Perform the following experiment. Open 3 windows. Run the server in one window. Choose your parameters so that a request is handled in about 500 milliseconds. In a second window run the client with 10 requests. Record the results. In a third window, set up to run the client again with 10 requests. Start the clients in windows 2 and 3 at almost the same time. Make sure the two clients are using the same request pipe but different reply pipes. Record the result, including what machine you ran on.
Part 4: (revised) Copy pserver.c into pserverp.c and make perversp.c into a parallel server. To do this, after a request comes in, fork a child to call processline. The child calls processline and exits. The parent forks the child and performs the next iteration of the loop. Do this in such a way that the parent still keeps track of the total number of times that processline has been called (by all of the processes). This should be equal to the number of forks. Think about the meaning of the count of the number of errors reported by your version of processline. You do not have to modify the program so that it correctly keeps track of the total number of errors.

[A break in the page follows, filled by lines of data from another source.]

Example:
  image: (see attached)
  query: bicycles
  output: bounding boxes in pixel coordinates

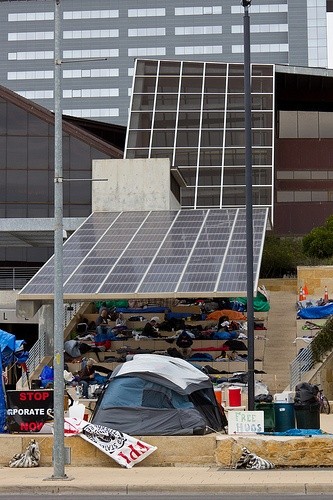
[315,384,331,415]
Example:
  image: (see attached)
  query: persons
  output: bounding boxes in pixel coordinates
[96,310,109,327]
[115,311,127,326]
[76,360,96,399]
[176,330,193,348]
[26,436,48,459]
[142,320,161,338]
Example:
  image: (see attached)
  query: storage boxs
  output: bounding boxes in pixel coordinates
[274,392,294,404]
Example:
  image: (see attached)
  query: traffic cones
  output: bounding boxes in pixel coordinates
[323,285,330,301]
[298,286,304,301]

Part 5 Do the experiment from Part 3 with the server from Part 4. Run two clients at the same time using different reply pipes. Run this on the same machine you used for the Part 3 tests. If necessary, rerun the Part 3 tests so they are on the same machine as the tests for this part. Do you get better performance with the parallel server? Why or why not? Under what circumstances will the parallel server perform significantly better than the serial server?
Handing in your program:
Use
this
cover sheet. Consecutively number all of
the other pages you turn in. Each page that contains your work should have
a number on it. Make sure you have answered the questions from the cover sheet.
Turn this in at the beginning of lecture on the due date.